The summit eruption of Kīlauea volcano, within Halemaʻumaʻu crater, has been paused since March 7, 2023. Lava is no longer flowing on the crater floor. Resumption of eruptive activity may occur in the near future with little or no warning.
This is an exciting time on Kīlauea Volcano because there have been several summit eruptions following the 2018 summit collapse. After the December 2020-May 2021 Halemaʻumaʻu eruption ended, Kīlauea summit region continued to slowly inflate. In August 2021, increased earthquake activity and patterns of ground deformation indicated that an intrusion was occurring and magma was moving into an area south of Kīlauea caldera. However, no eruption occurred, and the shallow Halemaʻumaʻu magma reservoir continued to measure inflation. On September 29, 2021, earthquake activity increased abruptly beneath Halemaʻumaʻu around 2 p.m. HST, and at 3:21 p.m. a series of vents opened in the floor and walls of Halemaʻumaʻu crater, generating a lava lake. The eruption continued for over a year until lava supply to the Halemaʻumaʻu lava lake ceased on December 9, 2022. The pause in eruptive activity didn't last long, though, and at approximately 4:34 p.m. HST on January 5, 2023, the USGS Hawaiian Volcano Observatory detected glow in Kīlauea summit webcam images indicating that another eruption had begun within Halemaʻumaʻu crater in Kīlauea’s summit caldera, within Hawai‘i Volcanoes National Park. The eruption was brief compared to the previous two eruptions in Halemaʻumaʻu crater, lasting about three months. Lava was most recently observed at the base of Halemaʻumaʻu crater on March 7, 2023. Kīlauea updates are posted daily here.
Preliminary Eruption Chronology
September 29, 2021, 3:21 p.m. HST: Eruption begins as a series of fissure vents to the east of the large island that formed in the December 2020-May 2021 lava lake.
September 29, 2021, 4:43 p.m. HST: Another vent opens in the west wall of Halemaʻumaʻu crater
October 4, 2021: Activity becomes focused at two vents: one in the western wall of Halemaʻumaʻu and one in the south central portion of the lava lake
October 6, 2021: Eastern portion of lava lake begins to stagnate and form a crust
October 7, 2021: Activity becomes focused at single vent on the western wall of Halemaʻumaʻu
November 16, 2021: Lava begins to flow onto the lowest exposed down-dropped block of caldera floor that collapsed in 2018, northeast of Halemaʻumaʻu.
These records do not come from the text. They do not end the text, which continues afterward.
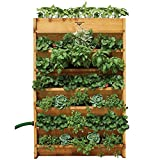 Factory Seconds Vertical Garden 32W x 45H x 9'D - Assembled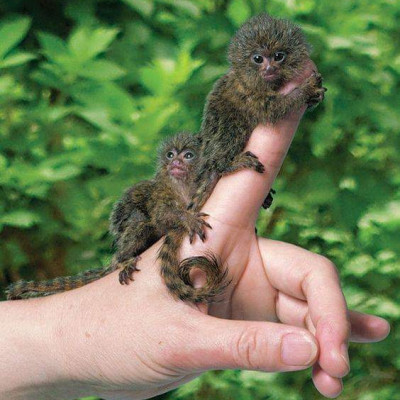 Here is a very beautiful image of the world's smallest Hanuman sitting on the tip of a human finger and here is a picture of the world's smallest animal Hanuman and a very extraordinary image of a jungle in Africa.
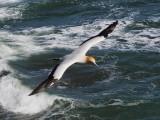 Gannet In Flight 4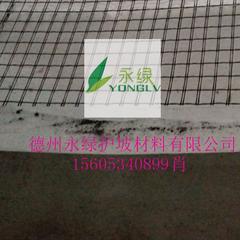 植被垫_植被垫价格_优质植被垫批发/采购 - 永绿护坡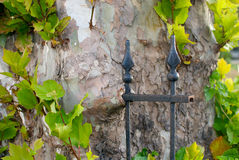 Nature Reclaiming. A tree that has grown around the remains of a wrought iron fence, completely covering several rungs Royalty Free Stock Photos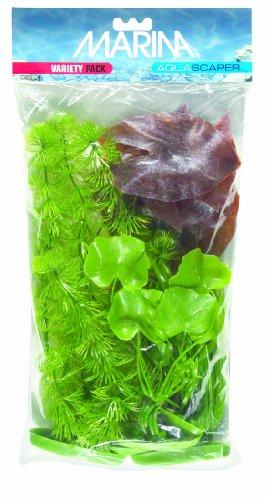 Marina Aquascaper Variety Pack inkl. Hornkraut, Zwerglie, Korkenzieher Vallisneria, Bananenpflanze, Haargras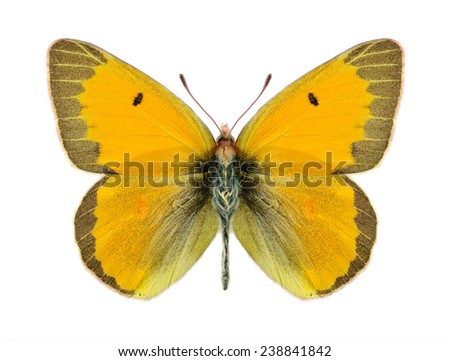 Butterfly Colias chrysotheme elena (male) on a white background - stock photo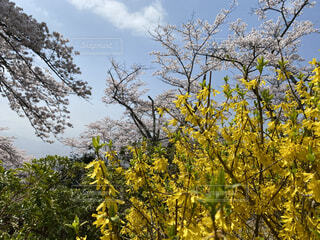 山の上にある公園の春の風景の写真・画像素材[4797572]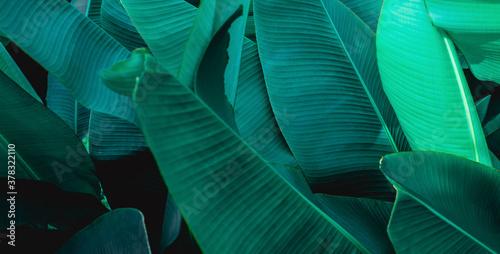 Wall mural tropical banana leaf texture, abstract green banana leaf, large palm foliage nature dark green background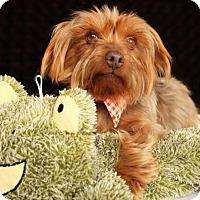 Adopt A Pet :: Bain - Carrollton, TX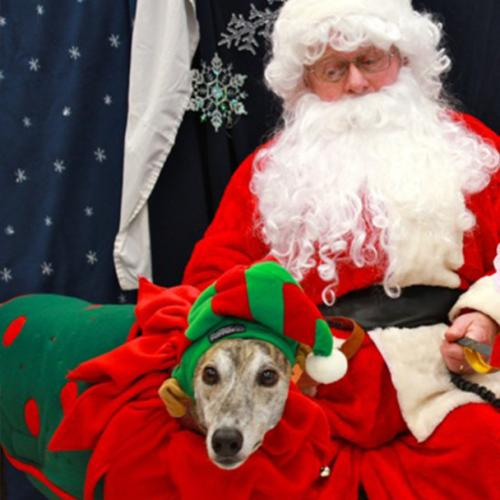 Here's Where You Can Get Christmas Pet Photos In Melbourne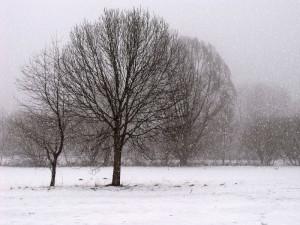 POČASÍ NA ČTVRTEK: Teploty přes den okolo nuly, místy může lehce zasněžit
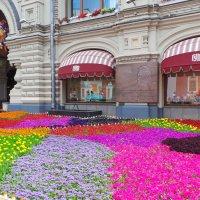 Столица летом :: Валентина Юшкова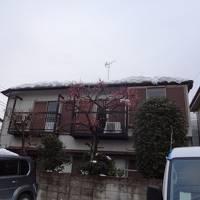 東京で迷子in下北沢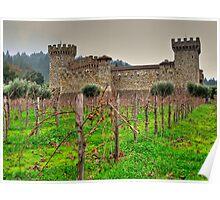 castello di vino Poster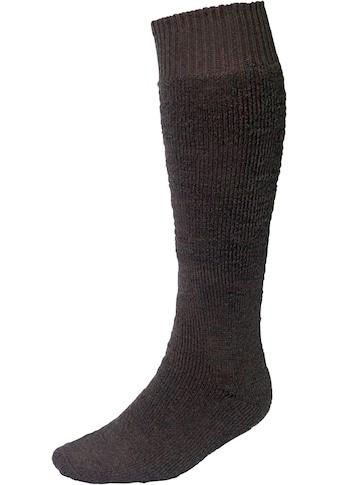 Set: Socken »Vollplüsch«, 2 Paar, grün kaufen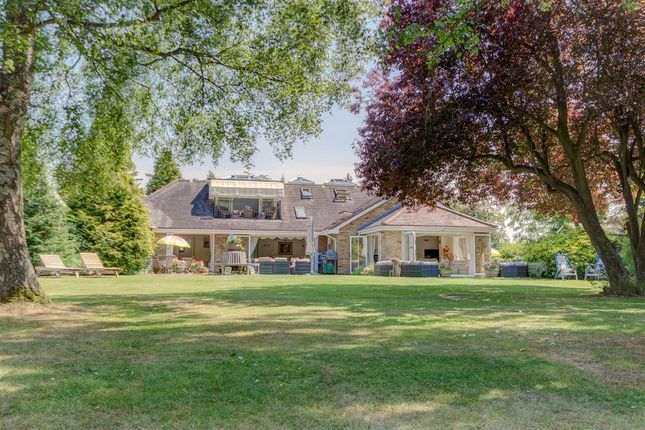 Thumbnail Detached bungalow for sale in Church Road, Little Berkhamsted, Hertford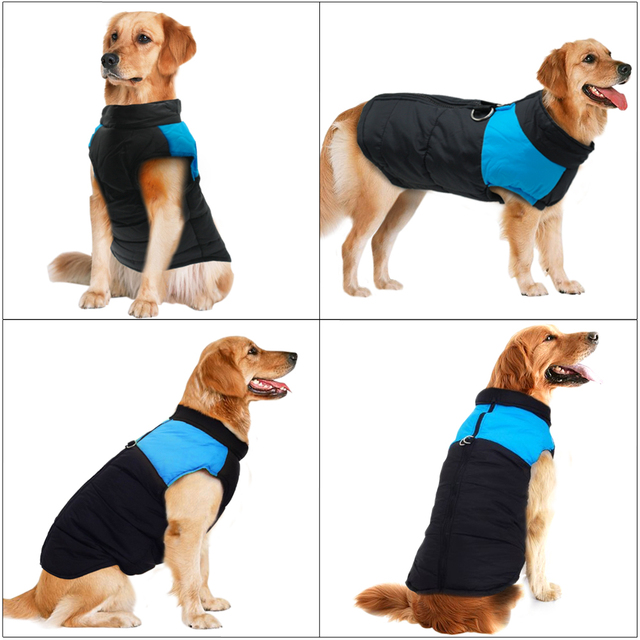 Large Dog Coat Ropa Perro  3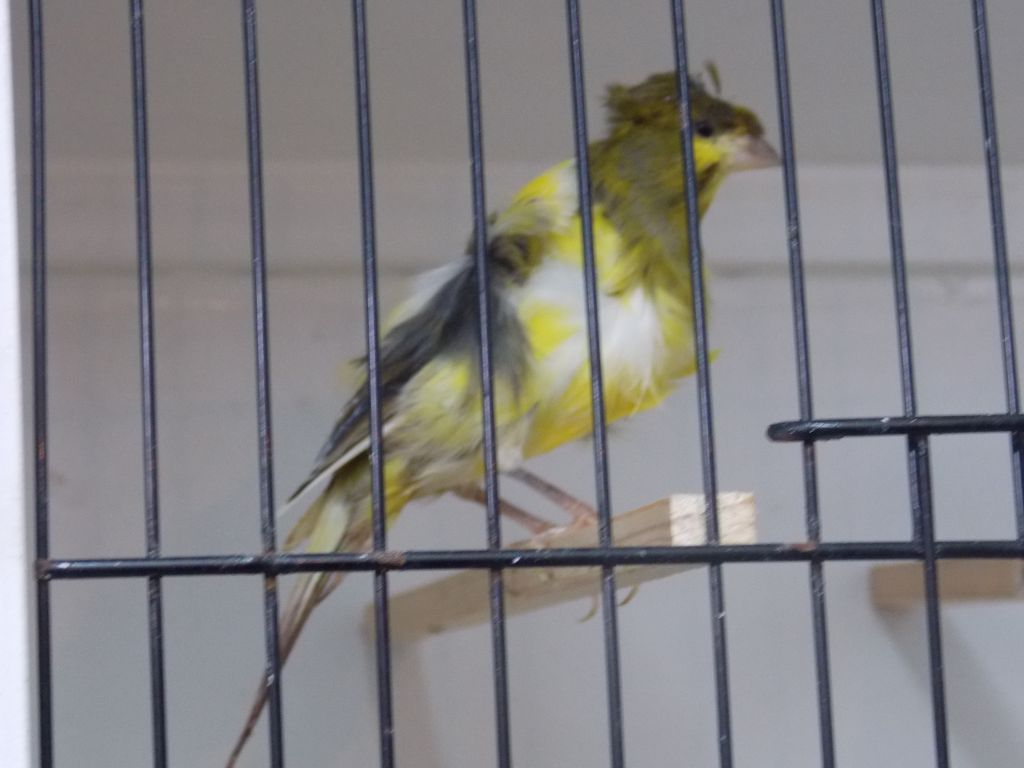 Crested Dutch frill canaries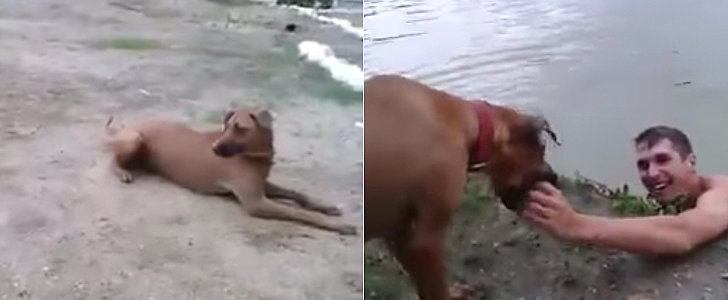 Dog-Thinks-Owner-Drowning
December 2021 - March 2022: Eruption pauses 24 times, over time periods ranging from approximately two hours to nearly two days. During each pause, the active lava lake surface would drop.
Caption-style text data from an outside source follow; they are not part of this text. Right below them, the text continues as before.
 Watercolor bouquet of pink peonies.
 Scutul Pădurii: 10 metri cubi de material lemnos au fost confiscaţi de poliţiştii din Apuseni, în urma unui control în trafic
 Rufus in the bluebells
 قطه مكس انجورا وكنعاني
Late January 2022: Spatter cones appear on the solidified surface of eastern portion of the crater floor.
December 9, 2022: Lava supply to the Halemaʻumaʻu lava lake ceases and the eruption ends.
January 5, 2023. 4:34 p.m. HST: Eruption in Halemaʻumaʻu begins, with vent activity focused in the east (vs previously the west) part of the crater floor.
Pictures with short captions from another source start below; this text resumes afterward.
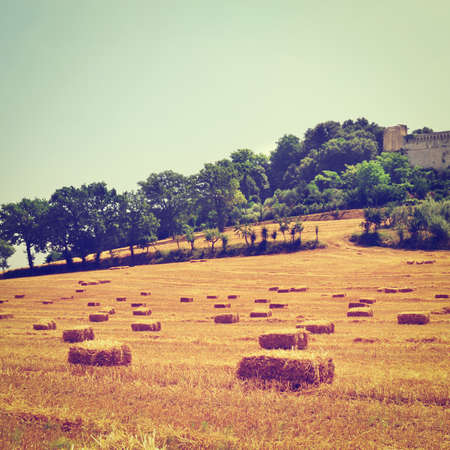 bail: Field of Hay at the Foot of an Ancient Fortress in Tuscany, Italy Stock Photo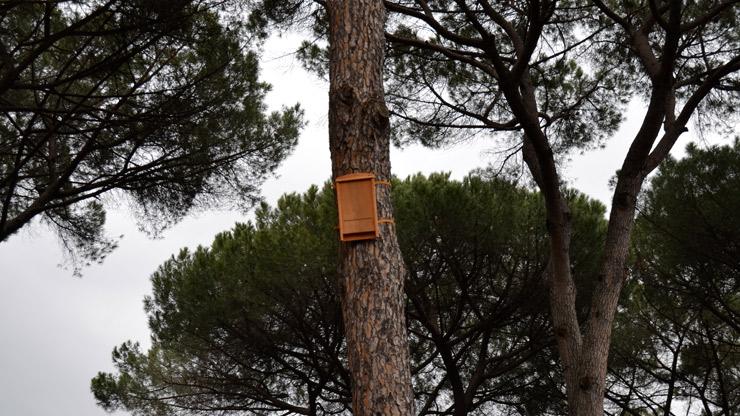 Contro le zanzare rimedi naturali lifegate - Rimedi contro le zanzare in giardino ...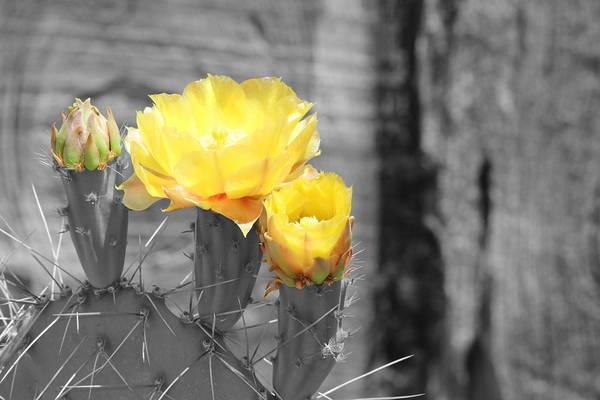 Photograph - Sun Burst by Colleen Cornelius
March 7, 2023: Eruption in Halemaʻumaʻu pauses.
March 11, 2023: Intrusion occurs in Kīlauea summit region.
Monitoring Lava Lake Depth
A continuous laser rangefinder was installed on the western rim of Halemaʻumaʻu crater within a closed area of Hawaiʻi Volcanoes National Park, under a National Park Service permit, on January 8, 2021. This instrument autonomously measures lava lake elevation in real time, using the light-reflecting properties of the lava surface.